OpenAI and Google trained their AI models on text transcribed from YouTube videos, potentially violating creators’ copyrights, according to The New York Times.
Note – the New York Times is embroiled in copyright lawsuits over AI, where they clearly show they don’t understand that an AI reading content is the same as a person reading content; that content being offered up for free with no paywall is free for everyone and that entering content and then asking for it back doesn’t mean that copyright is infringed.
[…]
It comes just days after YouTube CEO Neal Mohan said in an interview with Bloomberg Originals that OpenAI’s alleged use of YouTube videos to train its new text-to-video generator, Sora, would go against the platform’s policies.

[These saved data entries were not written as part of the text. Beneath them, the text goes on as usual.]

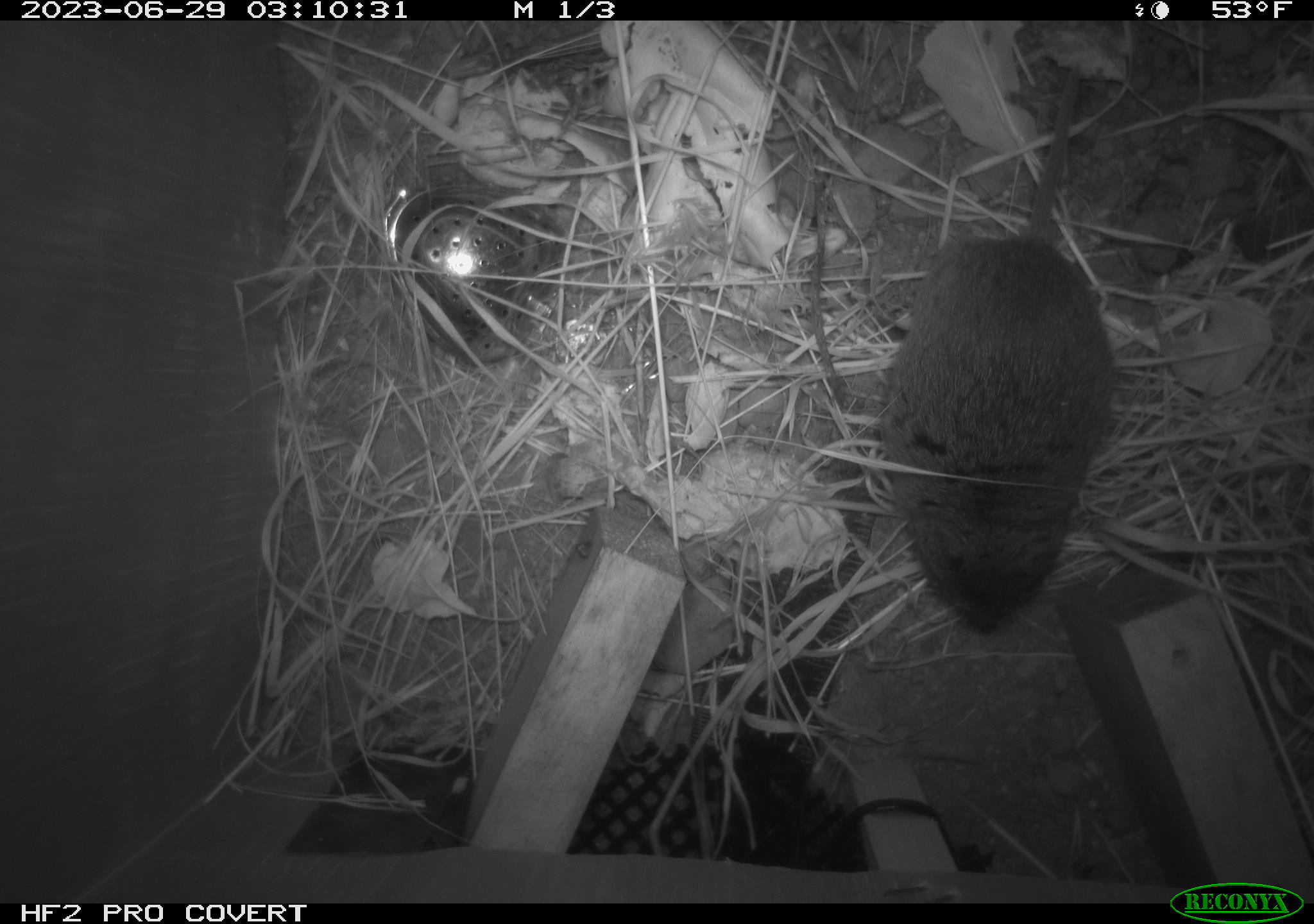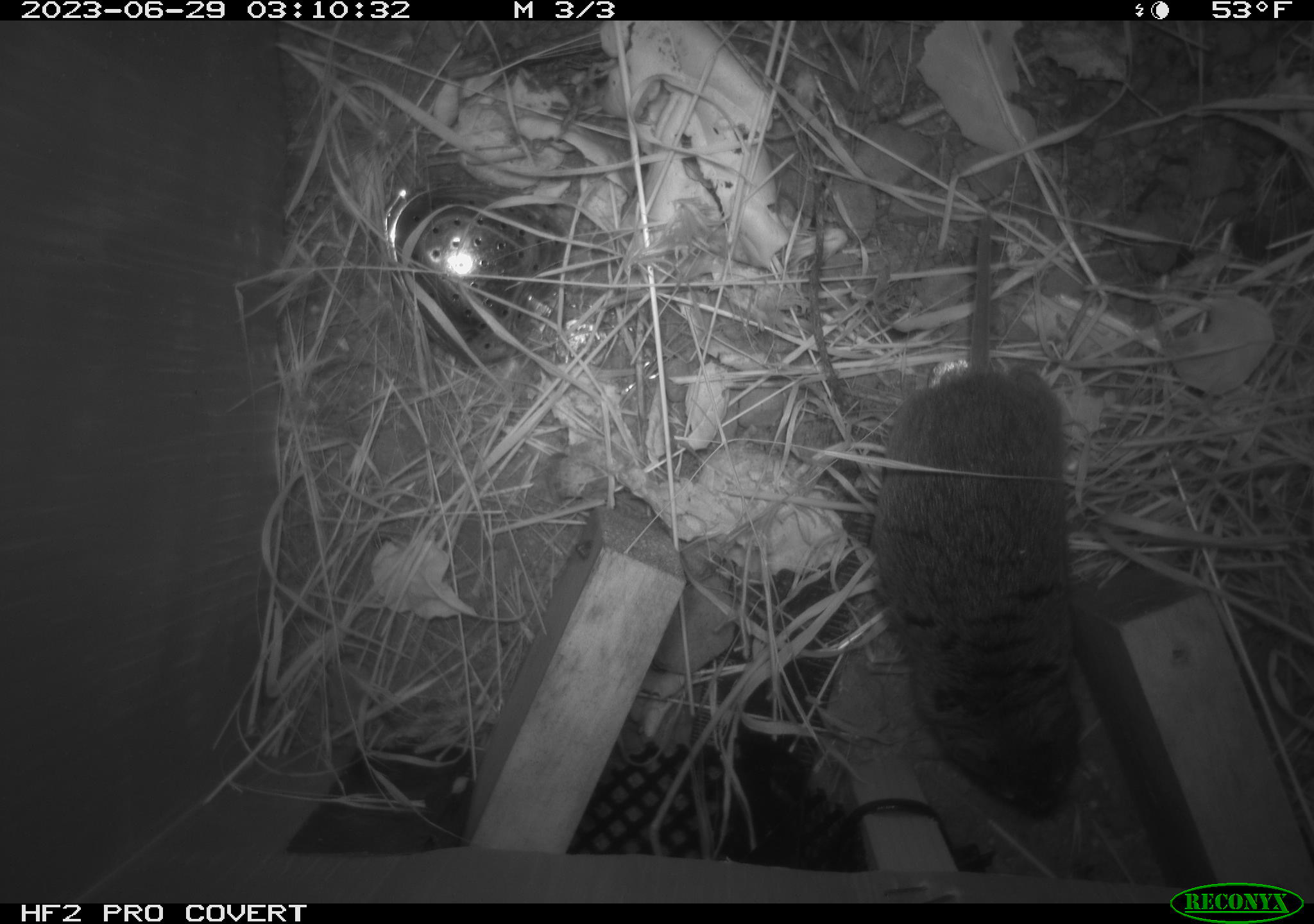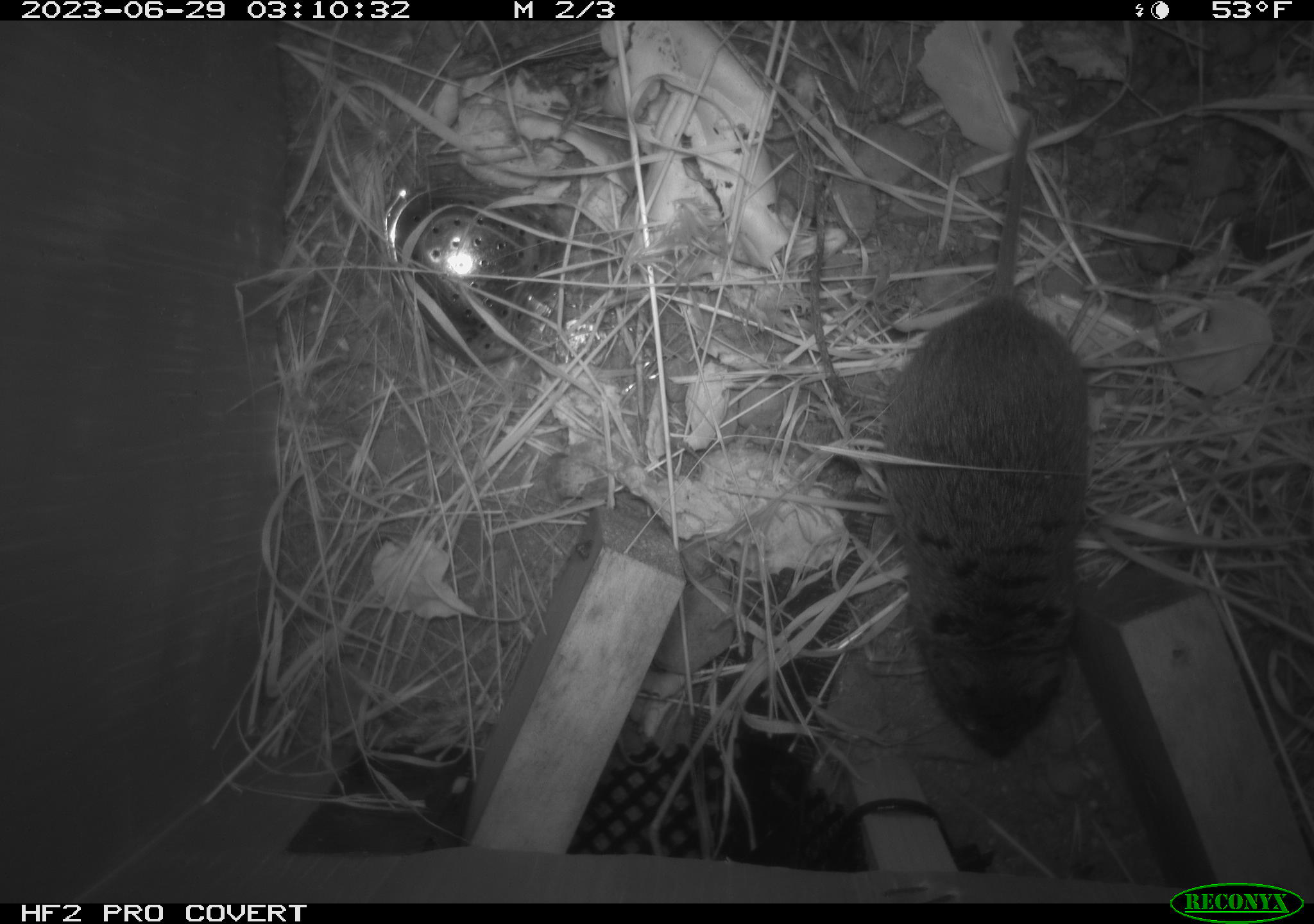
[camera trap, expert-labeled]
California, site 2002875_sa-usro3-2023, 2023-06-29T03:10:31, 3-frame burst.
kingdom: Animalia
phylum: Chordata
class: Mammalia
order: Rodentia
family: Cricetidae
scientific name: Arvicolinae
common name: voles, lemmings, and muskrats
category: arvicolinae subfamily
Arvicolinae subfamily (voles, lemmings, and muskrats) (Arvicolinae).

According to the NYT, OpenAI used its Whisper speech recognition tool to transcribe more than one million hours of YouTube videos, which were then used to train GPT-4. The Information previously reported that OpenAI had used YouTube videos and podcasts to train the two AI systems. OpenAI president Greg Brockman was reportedly among the people on this team. Per Google’s rules, “unauthorized scraping or downloading of YouTube content” is not allowed
[…]
The way the data is stored in an ML model means that the data is not scraped or downloaded – unless you consider every view downloading or scraping though.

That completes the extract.